For nearly half a century, Bouchard’s research has contributed to the understanding of the genetics of obesity and the genetics of human biological adaptation to exercise. Bouchard has published more than 1,000 scientific papers and has written or edited more than 30 books. He has also been awarded 6 doctorates honoris causa from institutions in Canada, Europe and the U.S.
In the world of scientific research, Bouchard’s name is synonymous with groundbreaking obesity and exercise biology research. However, here in Baton Rouge, Bouchard is also widely recognized for something else—his commitment to philanthropy.
During his tenure as executive director at LSU’s Pennington Biomedical Research Center from 1999 to 2010, Bouchard frequently encouraged the Pennington Biomedical staff to give of their time, talents and dollars for the betterment of other local organizations. Likewise, he inspired the community, donors and the state to invest in the growth of Pennington Biomedical. Years later, the community and the Center are still reaping the benefits of his philanthropic leadership.
Even after returning to research full time, Bouchard and his wife, Monique Chagnon, remain just as determined to insure the future of Pennington Biomedical Research Center. While they are members of the Council of 100, Chagnon and Bouchard have also decided to make a legacy gift.
During his career, Bouchard has trained, lectured and been honored at institutions around the world. Yet, Pennington Biomedical remains a special place to this internationally renowned researcher and his wife. Both Bouchard and Chagnon have worked at Pennington Biomedical.
“Monique and I are convinced of the value of philanthropy for all institutions—particularly public institutions because they tend to get less attention than the private ones,” he begins.
“When we arrived in Baton Rouge, we found a warm and welcoming community and wonderful people with whom we have developed close friendships,” Chagnon explains. “It became important for us to give back to an institution that we cherish so much and to join other generous donors who believe as much as we do in the mission of the Pennington Biomedical.”
Even though Bouchard has long been associated with the Human Genomics Laboratory, the couple intends for their contribution to enter the unrestricted fund. “We are presenting this legacy gift to the Foundation to invest in partnership with the Center where it is strategically most useful,” he explains. “We plan to leave to the institution the final decision in allocating these funds where they will have the most favorable impact.”
During his tenure as the executive director and now as a faculty member, Bouchard believes in Pennington Biomedical’s untapped potential to make a significant difference in the health of people in Louisiana and around the globe.
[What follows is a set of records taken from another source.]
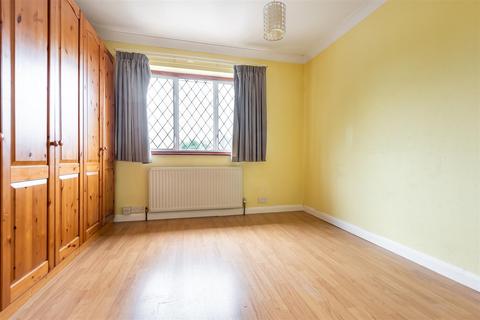 15 Tudor Way, Windsor, SL4 5LT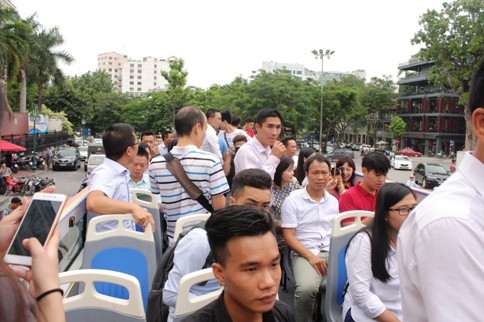 H&agrave; Nội c&oacute; xe bu&yacute;t 2 tầng mui trần tha hồ ngắm phố cổ - Ảnh 3.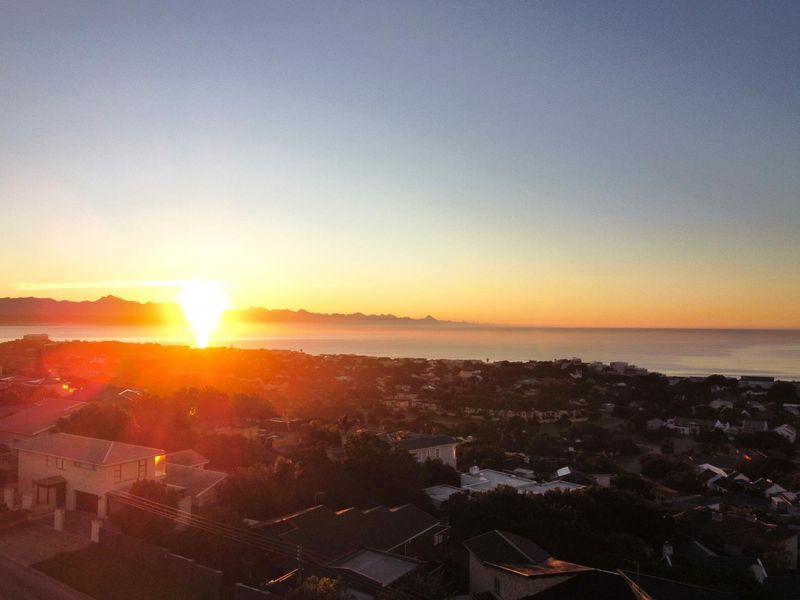 Sea and Robberg Views - Snap It Up Quickly! - Photo 4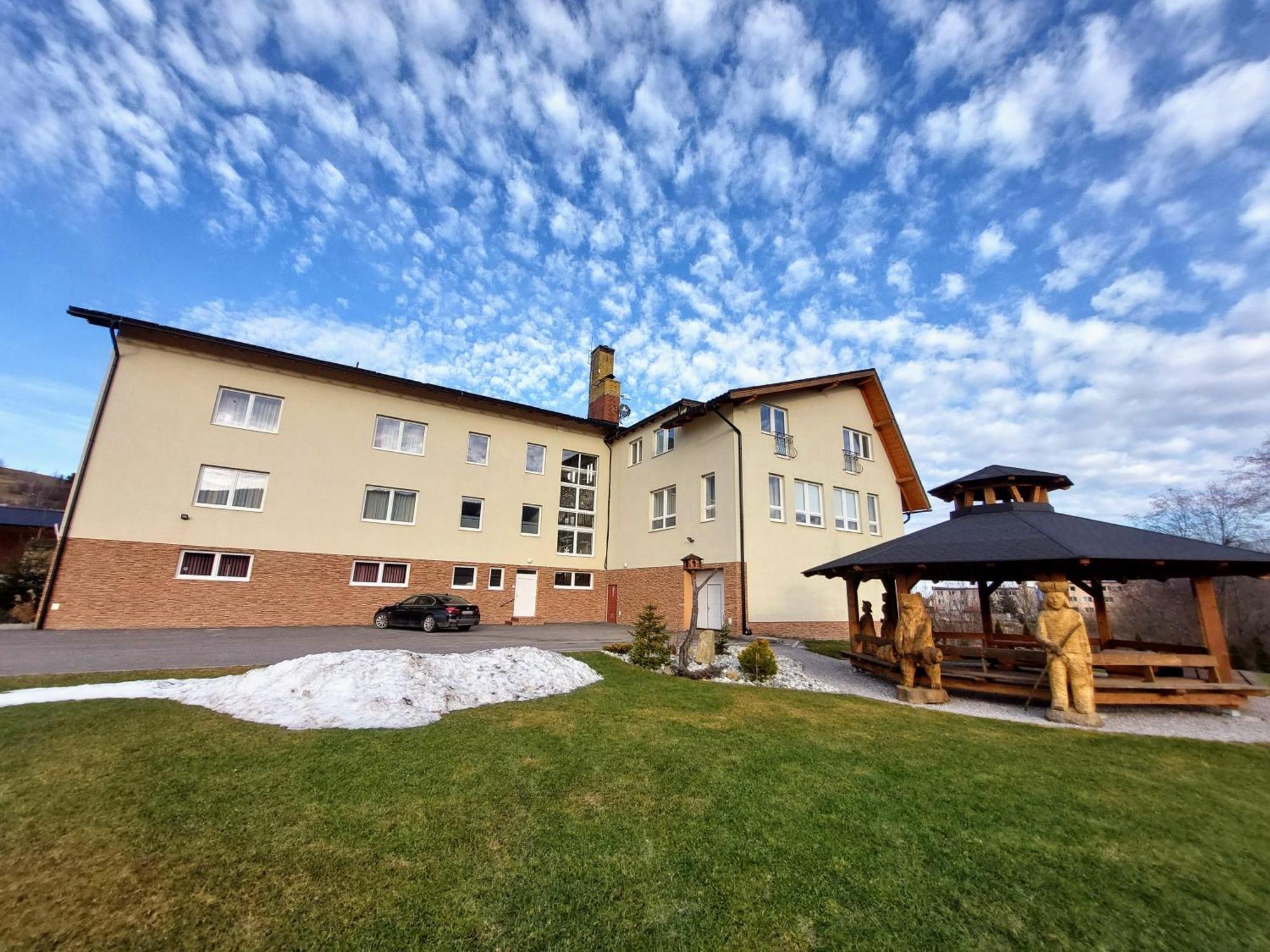 Agrohotel Tri Brezy Hrustin 외부 사진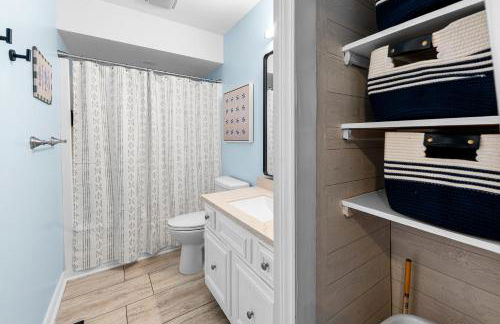 Oceanside Cottage -3BDR 2BA-Walk to Beach! - Foto 10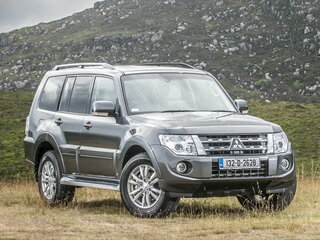 2012 Mitsubishi Pajero IV Рестайлинг 1, серый, 2150000 рублей, вид 1
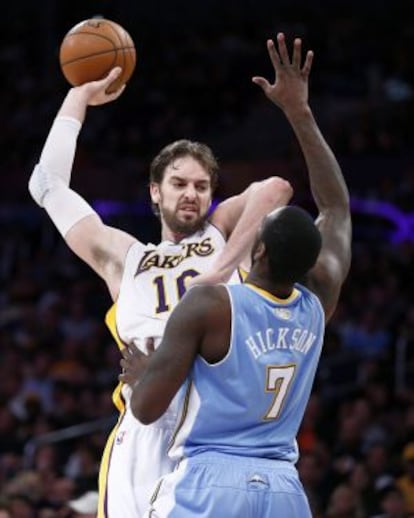 Pau Gasol, ante HIckson, de los Nuggets.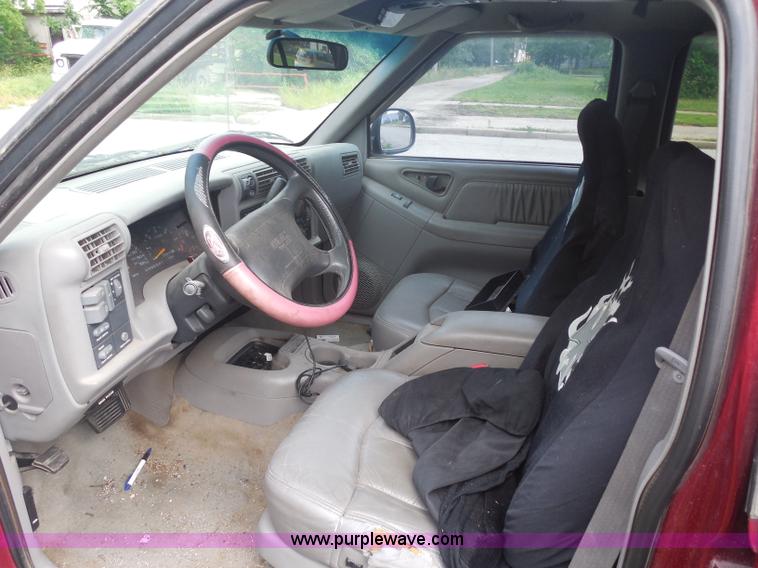 image for item H3118 1995 GMC Jimmy SL SUV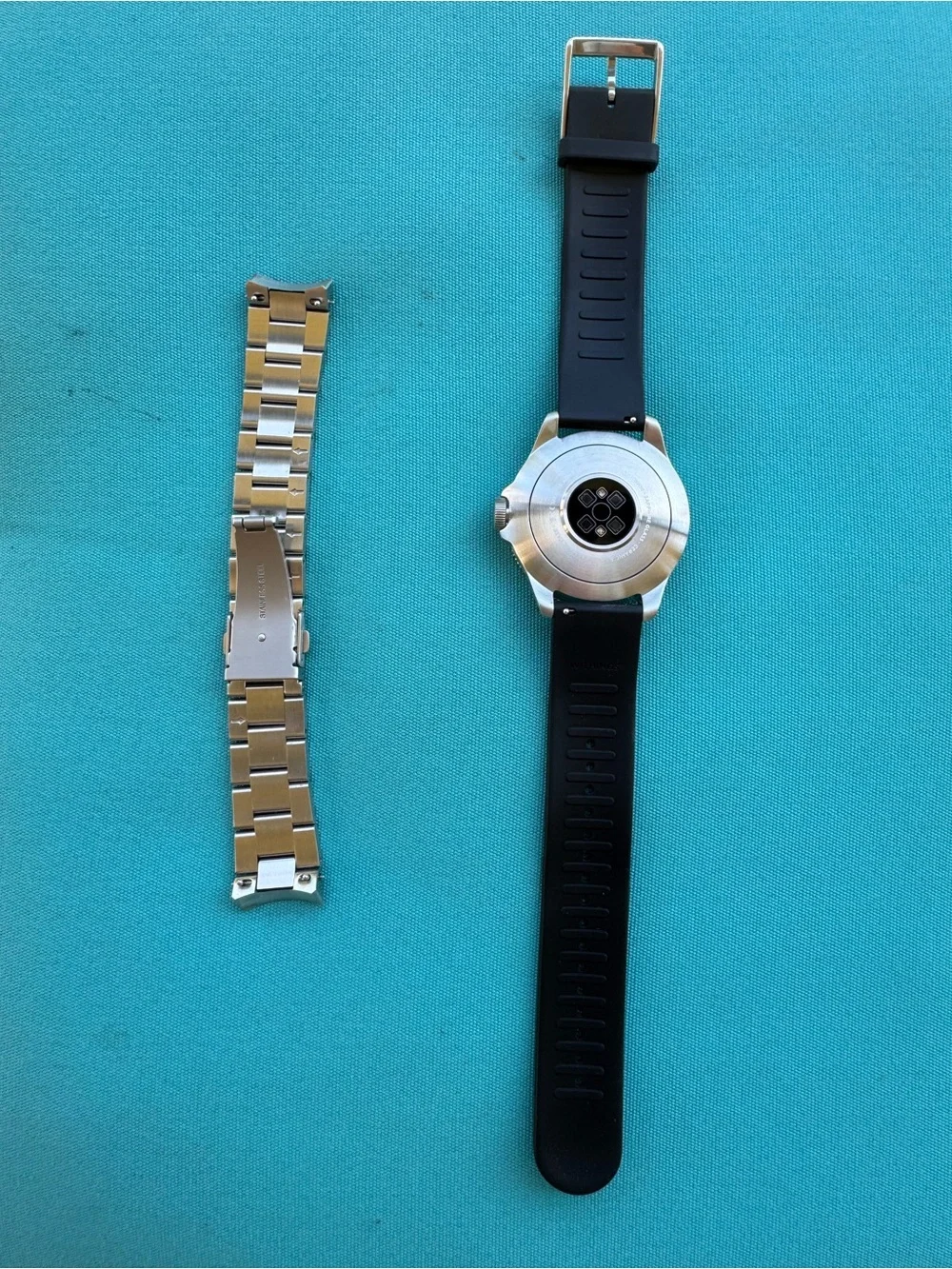 Gently Used Withings Smartwatch with Metal/Rubber Band & Charger. Gently Used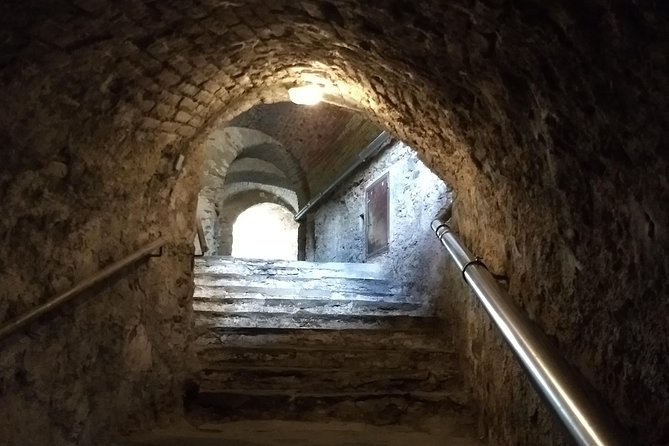 4-Hour Private Alpine Hiking Tour 'In the footsteps of king Lionheart' - Dürnstein: the charming payoff after the hike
“There are not many institutions that are totally invested in the broad field of preventing common diseases associated with our way of life,” he says.
In addition, the couple consider Pennington Biomedical a sound investment.
“I know that Pennington Biomedical generates extraordinary value for the dollars invested,” Bouchard says. “The return is large and not only in terms of economic activities but in gains of knowledge and abilities to augment preventive medicine in both the public health and disease-specific contexts.”
Furthermore, “In Louisiana, Pennington Biomedical is one of the best places to invest because the pay-off is almost guaranteed,” he says. “It is a win-win. The investment will translate either in new knowledge that will improve disease prevention and prevent premature death or will result in the transfer of technologies that can contribute to the economy. But often, with the right investment at the right time, it is both.”